C/C++ have type-based aliasing rules, and LLVM's optimizer can exploit these given TBAA metadata added by Clang. Roughly, a pointer of given type cannot be used to access an object of a different type (with, of course, certain exceptions). Unfortunately, there's a lot of code in the wild that violates these rules (e.g. for type punning), and such code often must be built with -fno-strict-aliasing. Performance is often sacrificed as a result. Part of the problem is the difficulty of finding TBAA violations. Hopefully, this sanitizer will help.

For each TBAA type-access descriptor, encoded in LLVM's IR using metadata, the corresponding instrumentation pass generates descriptor tables. Thus, for each type (and access descriptor), we have a unique pointer representation. Excepting anonymous-namespace types, these tables are comdat, so the pointer values should be unique across the program. The descriptors refer to other descriptors to form a type aliasing tree (just like LLVM's TBAA metadata does). The instrumentation handles the "fast path" (where the types match exactly and no partial-overlaps are detected), and defers to the runtime to handle all of the more-complicated cases. The runtime, of course, is also responsible for reporting errors when those are detected.

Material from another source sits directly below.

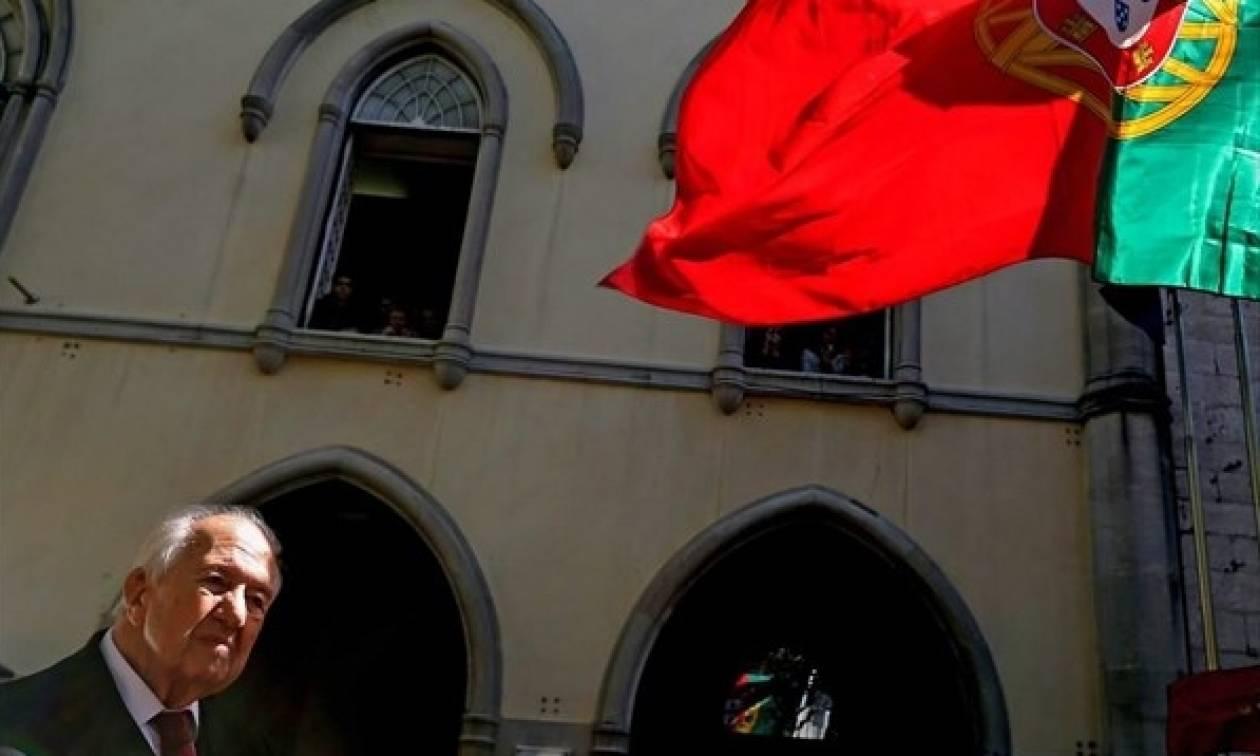 Ο Ολάντ για τον θάνατο Σοάρες: Η δημοκρατία χάνει έναν από τους ήρωες της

The runtime uses essentially the same shadow memory region as tsan, and we use 8 bytes of shadow memory, the size of the pointer to the type descriptor, for every byte of accessed data in the program. The value 0 is used to represent an unknown type. The value -1 is used to represent an interior byte (a byte that is part of a type, but not the first byte). The instrumentation first checks for an exact match between the type of the current access and the type for that address recorded in the shadow memory. If it matches, it then checks the shadow for the remainder of the bytes in the type to make sure that they're all -1. If not, we call the runtime. If the exact match fails, we next check if the value is 0 (i.e. unknown). If it is, then we check the shadow for the remainder of the byes in the type (to make sure they're all 0). If they're not, we call the runtime. We then set the shadow for the access address and set the shadow for the remaining bytes in the type to -1 (i.e. marking them as interior bytes). If the type indicated by the shadow memory for the access address is neither an exact match nor 0, we call the runtime.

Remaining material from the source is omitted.